» **Série d'exercices**
1. Recopiez à l'identique le passage de l'article sur le roman de Kaouther Adimi, de « Le terrain vague » à « de pierres tranchantes. ».
2. Dans l'article sur le roman Les petits de Décembre, relevez tout ce qui, d'après la dernière phrase, remonte à la surface.
3. Poursuivez l'article consacré au roman Les petits de Décembre à partir de l'endroit où il s'arrête.

» **Texte du document**
^^^^^^^^

Le terrain vague de la liberté

Dans Les petits de Décembre, le nouveau roman de Kaouther Adimi, deux généraux s’approprient un terrain vague afin de s’y faire construire de belles villas. Mais les habitants de la cité qui l’entourent s’en sentent dépossédés. Les enfants en particulier, « les petits », réagissent vigoureusement. Ce lieu vide, ouvert, indéfini, avec ce qu’il offre de possibles et de libertés, devient une métaphore de l’Algérie. Les tensions de la société contemporaine, les blessures de l’Histoire récente comme les espoirs déçus de l’indépendance, y remontent à la surface comme autant de pierres tranchantes.

^^^^^^^^

» **Enregistrements présentés**
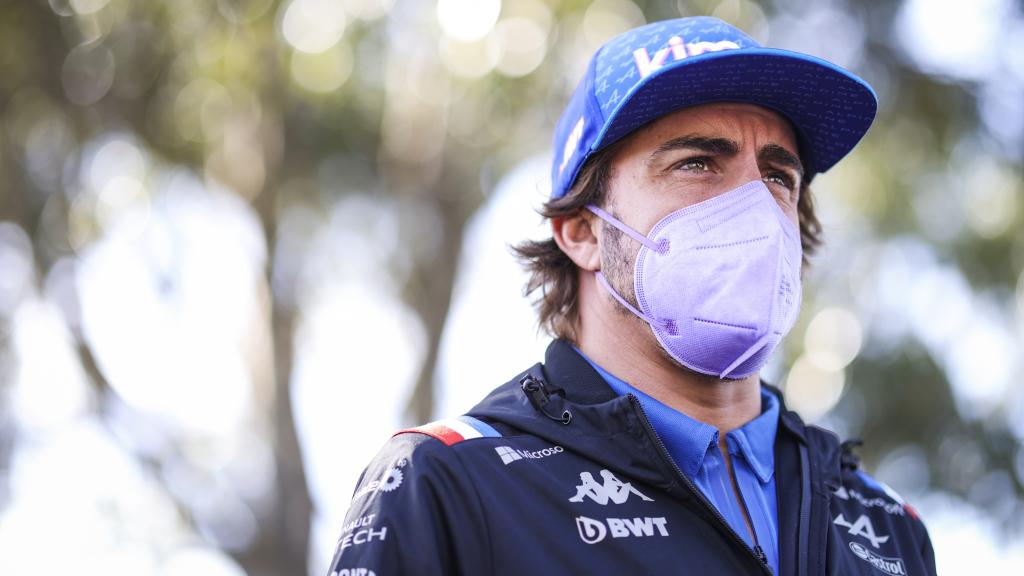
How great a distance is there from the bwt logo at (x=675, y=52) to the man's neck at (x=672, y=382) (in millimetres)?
627

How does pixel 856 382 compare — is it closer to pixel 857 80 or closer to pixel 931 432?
pixel 931 432

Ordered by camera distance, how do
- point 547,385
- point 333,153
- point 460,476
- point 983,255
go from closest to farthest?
1. point 460,476
2. point 547,385
3. point 333,153
4. point 983,255

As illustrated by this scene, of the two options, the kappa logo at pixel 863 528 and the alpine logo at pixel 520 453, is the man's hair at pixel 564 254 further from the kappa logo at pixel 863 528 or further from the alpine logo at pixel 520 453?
the kappa logo at pixel 863 528

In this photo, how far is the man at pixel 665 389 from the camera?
238 cm

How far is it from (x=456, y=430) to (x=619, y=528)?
0.42 meters

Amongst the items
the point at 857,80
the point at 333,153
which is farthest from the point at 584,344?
the point at 333,153

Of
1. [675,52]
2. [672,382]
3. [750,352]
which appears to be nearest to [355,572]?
[672,382]

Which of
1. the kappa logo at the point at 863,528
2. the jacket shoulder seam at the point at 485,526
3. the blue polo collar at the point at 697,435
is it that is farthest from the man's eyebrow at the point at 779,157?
the jacket shoulder seam at the point at 485,526

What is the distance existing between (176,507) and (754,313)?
8122 millimetres

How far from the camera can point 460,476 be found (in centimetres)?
241

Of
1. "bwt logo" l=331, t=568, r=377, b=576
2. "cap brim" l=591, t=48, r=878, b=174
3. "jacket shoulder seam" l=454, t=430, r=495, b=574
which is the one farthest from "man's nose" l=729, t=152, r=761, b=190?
"bwt logo" l=331, t=568, r=377, b=576

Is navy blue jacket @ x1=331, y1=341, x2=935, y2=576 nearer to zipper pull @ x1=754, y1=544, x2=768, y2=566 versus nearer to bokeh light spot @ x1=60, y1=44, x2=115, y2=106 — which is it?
zipper pull @ x1=754, y1=544, x2=768, y2=566

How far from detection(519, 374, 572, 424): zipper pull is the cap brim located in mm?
649

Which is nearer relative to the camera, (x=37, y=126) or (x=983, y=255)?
(x=37, y=126)
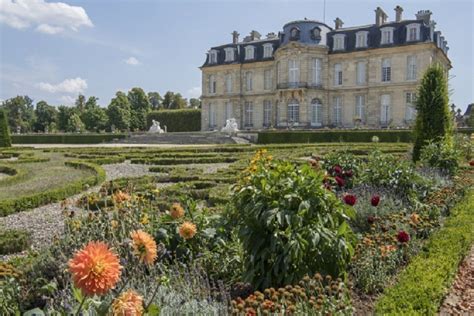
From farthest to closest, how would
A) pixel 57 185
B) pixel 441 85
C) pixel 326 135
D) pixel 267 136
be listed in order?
pixel 267 136 → pixel 326 135 → pixel 441 85 → pixel 57 185

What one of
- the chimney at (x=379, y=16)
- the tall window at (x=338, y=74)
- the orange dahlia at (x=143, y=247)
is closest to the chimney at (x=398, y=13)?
the chimney at (x=379, y=16)

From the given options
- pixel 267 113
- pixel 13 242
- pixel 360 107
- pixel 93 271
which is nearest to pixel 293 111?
pixel 267 113

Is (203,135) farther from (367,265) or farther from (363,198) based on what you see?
(367,265)

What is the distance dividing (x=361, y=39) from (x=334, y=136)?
1286 centimetres

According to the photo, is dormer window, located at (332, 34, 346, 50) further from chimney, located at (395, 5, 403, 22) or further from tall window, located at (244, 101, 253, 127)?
tall window, located at (244, 101, 253, 127)

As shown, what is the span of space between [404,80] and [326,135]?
11.0 m

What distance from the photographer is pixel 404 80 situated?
31.2 meters

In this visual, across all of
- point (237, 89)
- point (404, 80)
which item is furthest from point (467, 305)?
point (237, 89)

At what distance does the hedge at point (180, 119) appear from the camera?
1778 inches

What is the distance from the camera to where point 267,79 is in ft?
121

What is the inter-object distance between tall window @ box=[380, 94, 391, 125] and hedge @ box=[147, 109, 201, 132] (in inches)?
756

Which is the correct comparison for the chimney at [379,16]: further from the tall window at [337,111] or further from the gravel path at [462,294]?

^^^^^^^^

» **Réponses par consigne**
1.
Le terrain vague de la liberté

Dans Les petits de Décembre, le nouveau roman de Kaouther Adimi, deux généraux s’approprient un terrain vague afin de s’y faire construire de belles villas. Mais les habitants de la cité qui l’entourent s’en sentent dépossédés. Les enfants en particulier, « les petits », réagissent vigoureusement. Ce lieu vide, ouvert, indéfini, avec ce qu’il offre de possibles et de libertés, devient une métaphore de l’Algérie. Les tensions de la société contemporaine, les blessures de l’Histoire récente comme les espoirs déçus de l’indépendance, y remontent à la surface comme autant de pierres tranchantes.

2.
les tensions de la société contemporaine
les blessures de l'Histoire récente
les espoirs déçus de l'indépendance

3.
Kaouther Adimi, Les petits de Décembre. Seuil, 256 p., 18 €


Les petits de Décembre de Kaouther Adimi est un roman choral, le roman d’une ville, le roman d’un pays concentré dans le microcosme d’un espace nu, un terrain de foot de fortune, un champ de mauvaises herbes, mais qui échappait jusqu’alors au contrôle et à l’accaparement. Avant d’en arriver à l’espace central de la Cité du 11-Décembre-1960, le premier chapitre s’ouvre sur une vue générale de régions entières paralysées par les inondations, puis d’Alger embourbée, engluée par la pluie de février, bloquée par un gigantesque embouteillage, en dépit de policiers dont « cent pour cent des Algériens considèrent qu’ils sont bien plus souvent à l’origine de l’atroce circulation qui règne dans la ville blanche que de sa régulation ». Une ville également où flottent les souffrances passées. Comme celle de la femme sauvage dont la légende dit qu’on peut encore la voir errer à côté du ravin le long duquel s’est formé « l’immense bouchon », et où ont disparu ses enfants au XIXe siècle.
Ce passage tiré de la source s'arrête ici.